Which of the ex-communist EU member states have the least solid public finances and are most vulnerable to external shocks?

08/03/2023

In this blog post, we analyze the public finances of the EU member states that before 1990 were part of the Soviet bloc. Slovenia, Slovakia, Croatia, Estonia, Latvia, and Lithuania are already members of the Euro zone and thus do not have control over their currency. When it comes to the budget and current account deficits, we have compared the most recent data from 2021, which was affected by the pandemic, with the pre-COVID year 2019. While our analysis concludes that Poland, Czechia, Estonia and Slovenia are relatively reliable debtors, the condition of public finances in Hungary, Romania and Bulgaria looks much riskier.

Sources: Eurostat, central banks, tradingeconomics.com, Worldbank, S&P, CIA World Factbook

Especially after the PiS (Law and Justice party)-led government came to power in 2015, the Polish economy has been supported a lot through various social programs e.g. the “500+” child benefit, “Dobry Start” PLN 300 one-off support for pupils and the one-off retirement payment of PLN 1,100 “Emerytura+”. While these programs are considered negative by many economists as they stimulate consumption instead of investments, apparently they have not increased the debt level as well as budget and current account deficits in Poland as much as similar measures in Hungary. Especially a high current account deficit, which reflects imports and exports of goods and services, payments to foreign holders of a country’s investments, payments received from investments abroad, and transfers such as foreign aid and remittances, can negatively affect the foreign exchange rate of a country’s currency. On the one hand, a weak currency makes exports more profitable, however on the other makes the import of important components, the servicing of foreign debt or popular consumption goods more expensive.

Apart from Poland, Czechia is another non-Euro country, whose public finances look solid. What is particularly impressive, are its significant foreign exchange reserves, which are 3.5 times higher than in Hungary that however has a similar population. The larger the foreign exchange reserves, the better a country can fight pressure on its own currency.

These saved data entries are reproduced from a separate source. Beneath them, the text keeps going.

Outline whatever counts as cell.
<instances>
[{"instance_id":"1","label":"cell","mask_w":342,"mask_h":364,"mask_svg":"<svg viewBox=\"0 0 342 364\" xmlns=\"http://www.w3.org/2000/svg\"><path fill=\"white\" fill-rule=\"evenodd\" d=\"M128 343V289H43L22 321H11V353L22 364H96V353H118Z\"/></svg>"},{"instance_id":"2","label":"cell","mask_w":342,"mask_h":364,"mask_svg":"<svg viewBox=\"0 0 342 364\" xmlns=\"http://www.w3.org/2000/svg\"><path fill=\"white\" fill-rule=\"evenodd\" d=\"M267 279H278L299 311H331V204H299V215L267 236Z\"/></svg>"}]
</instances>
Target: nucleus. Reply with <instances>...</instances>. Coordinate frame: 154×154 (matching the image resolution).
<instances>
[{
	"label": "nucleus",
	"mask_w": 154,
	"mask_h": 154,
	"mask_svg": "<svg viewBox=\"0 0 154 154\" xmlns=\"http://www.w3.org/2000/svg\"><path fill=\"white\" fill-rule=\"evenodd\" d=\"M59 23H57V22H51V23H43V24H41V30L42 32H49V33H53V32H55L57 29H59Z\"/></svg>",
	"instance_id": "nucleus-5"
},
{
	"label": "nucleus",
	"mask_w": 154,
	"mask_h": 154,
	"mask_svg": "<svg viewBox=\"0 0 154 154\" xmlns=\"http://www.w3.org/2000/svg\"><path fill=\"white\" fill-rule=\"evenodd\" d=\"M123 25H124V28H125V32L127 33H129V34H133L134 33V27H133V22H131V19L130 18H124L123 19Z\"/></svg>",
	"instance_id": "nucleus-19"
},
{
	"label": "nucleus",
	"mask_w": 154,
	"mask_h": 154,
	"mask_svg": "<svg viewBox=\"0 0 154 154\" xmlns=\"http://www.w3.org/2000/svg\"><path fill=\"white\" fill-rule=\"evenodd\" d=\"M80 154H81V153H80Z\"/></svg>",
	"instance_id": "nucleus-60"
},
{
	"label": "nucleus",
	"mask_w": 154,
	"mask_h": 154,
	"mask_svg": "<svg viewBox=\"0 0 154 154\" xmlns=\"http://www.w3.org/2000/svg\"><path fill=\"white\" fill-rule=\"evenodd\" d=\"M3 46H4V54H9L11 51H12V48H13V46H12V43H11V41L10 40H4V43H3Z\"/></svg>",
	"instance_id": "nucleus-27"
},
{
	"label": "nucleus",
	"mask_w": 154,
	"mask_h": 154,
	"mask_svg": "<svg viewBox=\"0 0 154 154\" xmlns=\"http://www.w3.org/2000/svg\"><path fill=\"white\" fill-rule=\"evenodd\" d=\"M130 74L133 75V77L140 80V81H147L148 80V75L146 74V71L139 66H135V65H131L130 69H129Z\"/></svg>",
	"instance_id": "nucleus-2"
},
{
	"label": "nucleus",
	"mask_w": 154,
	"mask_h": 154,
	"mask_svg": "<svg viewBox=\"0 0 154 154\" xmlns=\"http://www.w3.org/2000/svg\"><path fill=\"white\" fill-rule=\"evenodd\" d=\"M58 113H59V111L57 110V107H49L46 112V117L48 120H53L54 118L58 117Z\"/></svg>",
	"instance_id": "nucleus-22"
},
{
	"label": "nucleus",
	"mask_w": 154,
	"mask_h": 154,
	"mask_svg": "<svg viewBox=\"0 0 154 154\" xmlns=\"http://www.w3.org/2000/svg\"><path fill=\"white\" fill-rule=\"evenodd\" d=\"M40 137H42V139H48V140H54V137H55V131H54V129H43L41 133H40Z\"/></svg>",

In Romania and Bulgaria, especially the relatively high share of foreign currency denominated debt is worrying, which can lead to issues with repayment of debt in case the local currency significantly weakens versus EUR or USD. 

Based on the methodology of S&P, Hungary’s and Romania’s current BBB- rating is the weakest investment grade rating. The rating agency’s definition is as follows: “An obligation rated ‘BBB’ exhibits adequate protection parameters, however adverse economic conditions or changing circumstances are more likely to lead to a weakened capacity of the obligor to meet its financial commitment on the obligation.” Estonia, whose debt only equals 18.1% of its GDP, and Czechia both have an AA- rating. According to S&P, it “differs from the highest-rated obligations only to a small degree”. Of all ex-communist EU member states, Slovenia has the best S&P credit rating (AA).